ナスダック総合株価指数は続伸した。前週末比99.086ポイント(0.58%)高の1万7019.880で終え、連日で最高値を更新した。半導体株の上昇が目立ったほか、アルファベットやメタプラットフォームズが上げた。


【シカゴ日本株先物概況】
 

28日のシカゴ日経平均先物は上昇した。6月物は前週末比160円高の3万8960円で終えた。
NYダウ平均は、米長期金利の上昇を嫌気し、反落した。
この日はナスダック総合株価指数が最高値を更新するなど米ハイテク株の上昇が続いた。投資家心理が強気に傾くとの見方からシカゴ市場では日経平均先物に買いが優勢となった。
 
 
シカゴ日経225先物 (円建て)
38960 ( +110 )


シカゴ日経225先物 (ドル建て)
38970 ( +120 )

 
( )は大阪取引所終値比
 
 
 

【欧州株式市場】

 

■イギリス・ロンドン株価指数
FTSE100 8254.18(-63.41)

28日のFTSE100種総合株価指数は5日続落し、前営業日の24日に比べ63.41ポイント(0.76%)安の8254.18で終えた。終値として3日以来、約3週間ぶりの低水準となる。米国で税負担が増える可能性が意識されたフラッター・エンターテインメント(アイルランド)や英エンテインといったスポーツ賭博の関連銘柄の下げが目立った。

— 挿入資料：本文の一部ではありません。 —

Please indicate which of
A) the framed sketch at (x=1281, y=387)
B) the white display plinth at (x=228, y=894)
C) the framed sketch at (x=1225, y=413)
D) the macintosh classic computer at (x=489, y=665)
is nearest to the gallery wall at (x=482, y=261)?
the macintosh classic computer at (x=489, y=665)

外国為替市場で英ポンドの対ドル相場が上昇し、製薬のアストラゼネカや蒸留酒大手の英ディアジオといった海外での売上高比率が高い銘柄の株価を下押しした。

FTSEの構成銘柄では、賭け屋大手フラッター・エンターテインメントが7.35%安、同業エンテインが4.69%安と大きく下げたほか、送電大手ナショナル・グリッドも5.43%安と売り込まれた。
一方、オンライン食品販売大手オカド・グループは9.79%高と急伸。小売り大手JDスポーツ・ファッションは5.43%高、資産運用大手インターメディエイト・キャピタル・グループも3.19%高となった。
 
 
 

■ドイツ・フランクフルト株価指数
DAX 18677.87(-96.84)

28日のドイツ株価指数(DAX)は4営業日ぶりに反落し、前日比96.84ポイント(0.51%)安の1万8677.87で終えた。米利下げ観測の後退を背景に28日の米株式市場でダウ工業株30種平均が下げ幅を広げると、ソフトウエア大手の独SAPや、独シーメンスといった主力株に売りが強まった。

化学大手の独BASFなど素材関連、保険株にも売りが優勢だった。自動車株の一角には買いが入り、相場を下支えした。

個別では、ドイツ取引所が2.57%安、航空機エンジン大手MTUエアロ・エンジンズが1.84%安、業務用ソフトウエア大手SAPが1.77%安と軟調。半面、エネルギー大手シーメンス・エナジーは4.03%高、自動車大手フォルクスワーゲンは2.41%高、不動産大手ボノビアは1.93%高で取引を終えた。

 

 

■フランス・パリ株価指数
CAC40 8057.80(-74.69)

フランスCAC40種指数は0.92%安だった。市場では米金利の高止まりへの懸念が嫌気され、幅広い銘柄に売りが出た。